_LISTED ENTRIES_.
————————
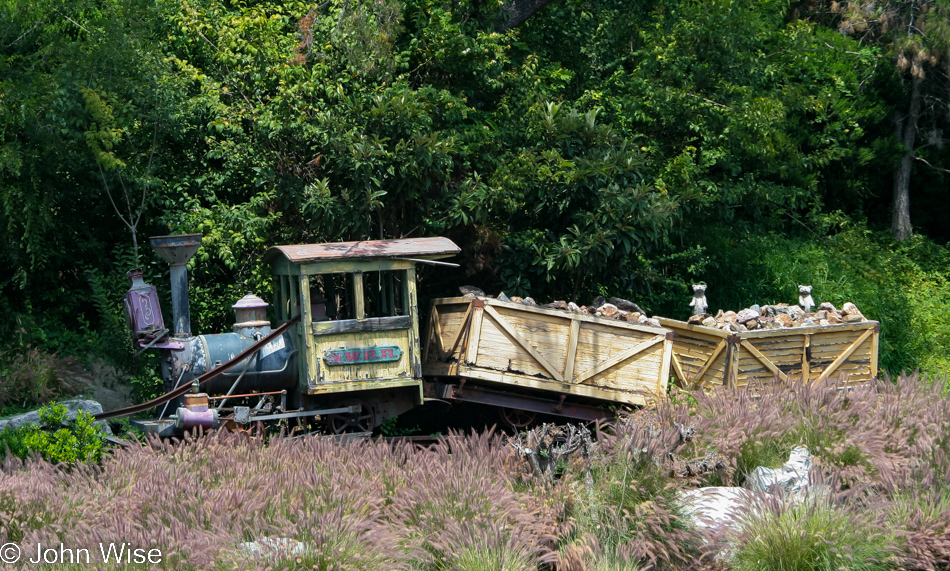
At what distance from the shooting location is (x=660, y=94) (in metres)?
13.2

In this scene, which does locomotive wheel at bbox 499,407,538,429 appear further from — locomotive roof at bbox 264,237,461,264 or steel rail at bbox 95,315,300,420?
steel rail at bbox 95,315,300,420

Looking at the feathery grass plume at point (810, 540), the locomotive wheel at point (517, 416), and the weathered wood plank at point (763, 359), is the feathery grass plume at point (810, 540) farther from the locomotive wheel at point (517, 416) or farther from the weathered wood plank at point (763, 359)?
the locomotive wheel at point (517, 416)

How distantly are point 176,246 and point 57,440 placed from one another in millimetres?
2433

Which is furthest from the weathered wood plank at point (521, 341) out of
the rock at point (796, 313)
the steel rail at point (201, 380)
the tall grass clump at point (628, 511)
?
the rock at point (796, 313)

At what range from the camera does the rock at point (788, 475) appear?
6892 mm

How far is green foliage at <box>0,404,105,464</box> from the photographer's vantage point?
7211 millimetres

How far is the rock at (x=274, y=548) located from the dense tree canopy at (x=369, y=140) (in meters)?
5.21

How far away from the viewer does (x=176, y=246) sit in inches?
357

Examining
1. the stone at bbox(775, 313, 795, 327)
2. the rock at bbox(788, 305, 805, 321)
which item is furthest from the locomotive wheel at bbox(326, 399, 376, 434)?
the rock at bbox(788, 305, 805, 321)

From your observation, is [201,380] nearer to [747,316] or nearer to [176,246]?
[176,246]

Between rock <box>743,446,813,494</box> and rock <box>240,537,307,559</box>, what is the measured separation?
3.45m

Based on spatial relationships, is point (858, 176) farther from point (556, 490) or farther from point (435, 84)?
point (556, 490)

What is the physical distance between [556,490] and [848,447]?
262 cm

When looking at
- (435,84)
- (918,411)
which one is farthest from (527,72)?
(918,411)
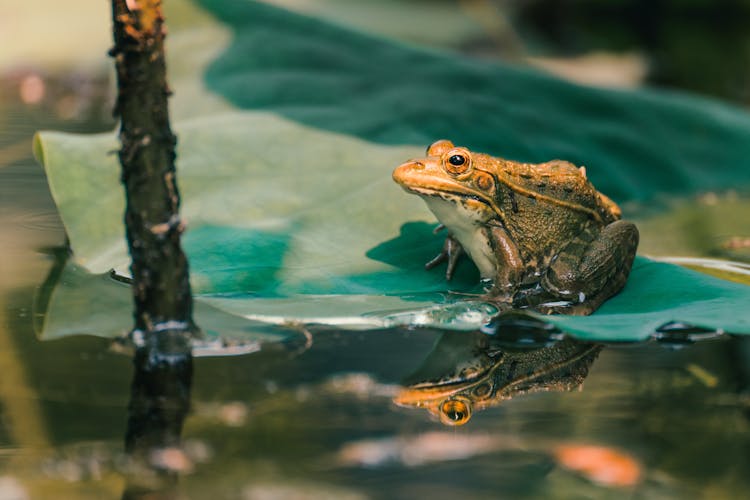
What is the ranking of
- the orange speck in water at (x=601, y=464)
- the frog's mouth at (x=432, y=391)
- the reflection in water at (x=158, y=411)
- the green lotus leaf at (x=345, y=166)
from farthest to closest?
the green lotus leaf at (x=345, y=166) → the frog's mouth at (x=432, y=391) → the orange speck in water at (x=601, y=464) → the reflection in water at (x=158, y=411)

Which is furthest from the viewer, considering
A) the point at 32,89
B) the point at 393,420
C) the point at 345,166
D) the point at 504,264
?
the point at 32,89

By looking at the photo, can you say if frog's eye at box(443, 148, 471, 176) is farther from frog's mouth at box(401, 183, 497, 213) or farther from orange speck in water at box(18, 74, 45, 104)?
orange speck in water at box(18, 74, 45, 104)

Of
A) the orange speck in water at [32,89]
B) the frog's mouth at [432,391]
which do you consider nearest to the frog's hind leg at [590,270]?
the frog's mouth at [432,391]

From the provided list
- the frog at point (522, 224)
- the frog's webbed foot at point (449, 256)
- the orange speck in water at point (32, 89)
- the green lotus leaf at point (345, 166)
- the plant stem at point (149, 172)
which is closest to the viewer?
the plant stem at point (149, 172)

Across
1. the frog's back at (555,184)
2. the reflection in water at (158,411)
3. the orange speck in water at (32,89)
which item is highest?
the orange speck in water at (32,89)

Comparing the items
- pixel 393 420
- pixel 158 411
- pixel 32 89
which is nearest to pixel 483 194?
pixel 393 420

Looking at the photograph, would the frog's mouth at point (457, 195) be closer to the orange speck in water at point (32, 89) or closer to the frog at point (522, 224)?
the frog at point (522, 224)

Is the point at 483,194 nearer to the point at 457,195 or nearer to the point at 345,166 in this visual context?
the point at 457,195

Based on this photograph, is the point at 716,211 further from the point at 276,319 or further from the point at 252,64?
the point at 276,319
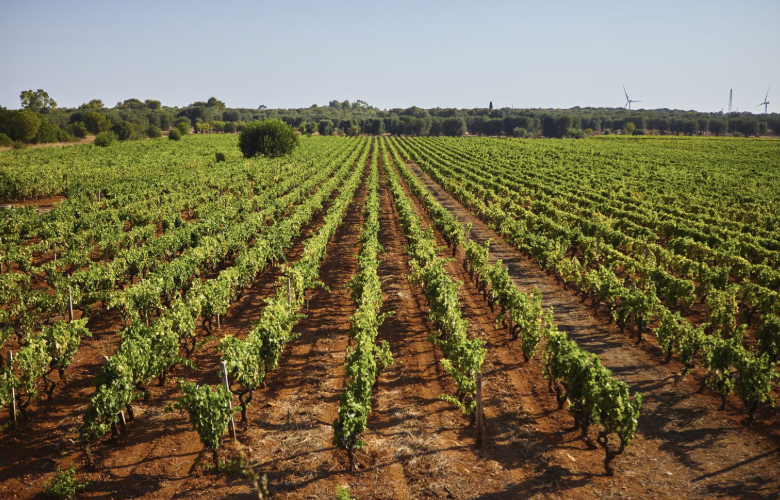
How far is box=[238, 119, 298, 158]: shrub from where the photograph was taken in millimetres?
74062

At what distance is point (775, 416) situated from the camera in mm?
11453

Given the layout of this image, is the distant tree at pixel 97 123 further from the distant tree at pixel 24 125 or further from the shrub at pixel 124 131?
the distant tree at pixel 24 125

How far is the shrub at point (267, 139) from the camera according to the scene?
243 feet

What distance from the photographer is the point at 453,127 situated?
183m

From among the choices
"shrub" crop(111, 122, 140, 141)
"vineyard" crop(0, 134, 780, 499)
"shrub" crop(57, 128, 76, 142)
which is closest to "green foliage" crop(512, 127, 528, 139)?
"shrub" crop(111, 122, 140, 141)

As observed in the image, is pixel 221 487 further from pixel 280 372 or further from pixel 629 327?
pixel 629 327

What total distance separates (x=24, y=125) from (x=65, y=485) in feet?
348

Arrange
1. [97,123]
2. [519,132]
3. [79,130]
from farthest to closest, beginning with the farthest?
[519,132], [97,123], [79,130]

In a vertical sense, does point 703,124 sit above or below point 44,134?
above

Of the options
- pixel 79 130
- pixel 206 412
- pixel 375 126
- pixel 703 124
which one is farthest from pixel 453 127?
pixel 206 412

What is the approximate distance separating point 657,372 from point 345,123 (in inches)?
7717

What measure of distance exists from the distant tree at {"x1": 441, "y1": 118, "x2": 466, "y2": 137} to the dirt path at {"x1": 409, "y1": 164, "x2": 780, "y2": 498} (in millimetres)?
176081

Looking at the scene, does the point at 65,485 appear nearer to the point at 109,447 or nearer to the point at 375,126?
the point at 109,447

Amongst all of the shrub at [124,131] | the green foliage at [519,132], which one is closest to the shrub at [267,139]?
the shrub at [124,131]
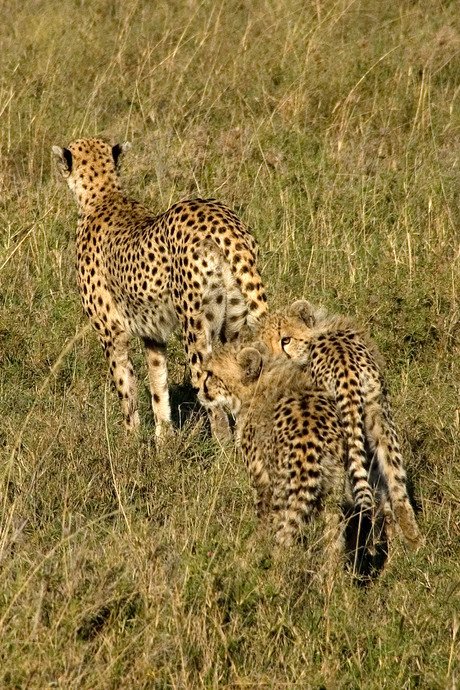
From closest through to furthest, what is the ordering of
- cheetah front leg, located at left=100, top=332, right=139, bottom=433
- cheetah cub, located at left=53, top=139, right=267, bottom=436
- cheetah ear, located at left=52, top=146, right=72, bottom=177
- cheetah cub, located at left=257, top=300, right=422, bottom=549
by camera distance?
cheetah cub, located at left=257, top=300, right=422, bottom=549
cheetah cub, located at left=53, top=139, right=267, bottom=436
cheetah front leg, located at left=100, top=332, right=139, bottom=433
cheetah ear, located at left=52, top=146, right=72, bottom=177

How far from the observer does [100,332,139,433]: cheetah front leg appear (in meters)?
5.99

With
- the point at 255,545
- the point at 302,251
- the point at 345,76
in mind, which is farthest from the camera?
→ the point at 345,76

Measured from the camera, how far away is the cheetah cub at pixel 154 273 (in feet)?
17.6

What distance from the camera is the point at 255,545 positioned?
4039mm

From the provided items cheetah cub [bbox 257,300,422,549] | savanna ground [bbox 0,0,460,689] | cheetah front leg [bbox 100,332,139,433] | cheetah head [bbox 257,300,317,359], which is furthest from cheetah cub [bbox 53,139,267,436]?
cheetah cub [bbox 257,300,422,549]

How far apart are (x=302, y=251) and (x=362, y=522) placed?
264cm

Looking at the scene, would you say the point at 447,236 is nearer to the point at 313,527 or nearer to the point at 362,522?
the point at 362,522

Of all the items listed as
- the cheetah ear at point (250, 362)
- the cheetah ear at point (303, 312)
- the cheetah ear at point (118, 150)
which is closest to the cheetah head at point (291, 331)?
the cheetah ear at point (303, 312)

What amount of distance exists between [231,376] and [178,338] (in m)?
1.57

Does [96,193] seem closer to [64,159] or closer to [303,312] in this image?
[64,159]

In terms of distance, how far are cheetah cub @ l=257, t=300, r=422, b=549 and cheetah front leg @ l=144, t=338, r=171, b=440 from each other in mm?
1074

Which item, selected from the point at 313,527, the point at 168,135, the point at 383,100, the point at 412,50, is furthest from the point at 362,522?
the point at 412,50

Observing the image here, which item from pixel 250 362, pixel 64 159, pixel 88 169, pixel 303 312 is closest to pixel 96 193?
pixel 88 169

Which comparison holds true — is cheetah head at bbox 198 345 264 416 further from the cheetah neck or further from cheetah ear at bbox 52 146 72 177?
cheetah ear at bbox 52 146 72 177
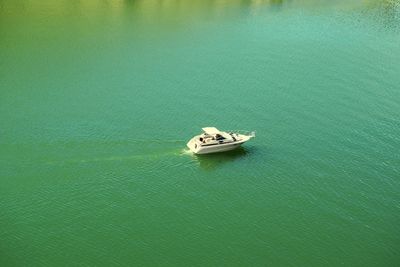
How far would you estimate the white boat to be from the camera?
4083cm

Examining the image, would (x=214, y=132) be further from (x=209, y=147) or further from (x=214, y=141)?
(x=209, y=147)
————————
Extract only the lines from the one that contains "Which item, selected" through the end of the records, inclusive, and omit every picture.

_RESULT_.
Which item, selected from the point at 313,527, the point at 168,135, the point at 383,100, the point at 412,50, is furthest from the point at 362,522?
the point at 412,50

Observing the image here, which item from pixel 250 362, pixel 64 159, pixel 88 169, pixel 303 312 is closest to pixel 96 193?
pixel 88 169

Which comparison holds true — is cheetah head at bbox 198 345 264 416 further from the cheetah neck or further from cheetah ear at bbox 52 146 72 177?
cheetah ear at bbox 52 146 72 177
How far would you estimate the white boat to be from the camera?
4083cm

Examining the image, would (x=214, y=132) be further from (x=209, y=147) or further from (x=214, y=141)?
(x=209, y=147)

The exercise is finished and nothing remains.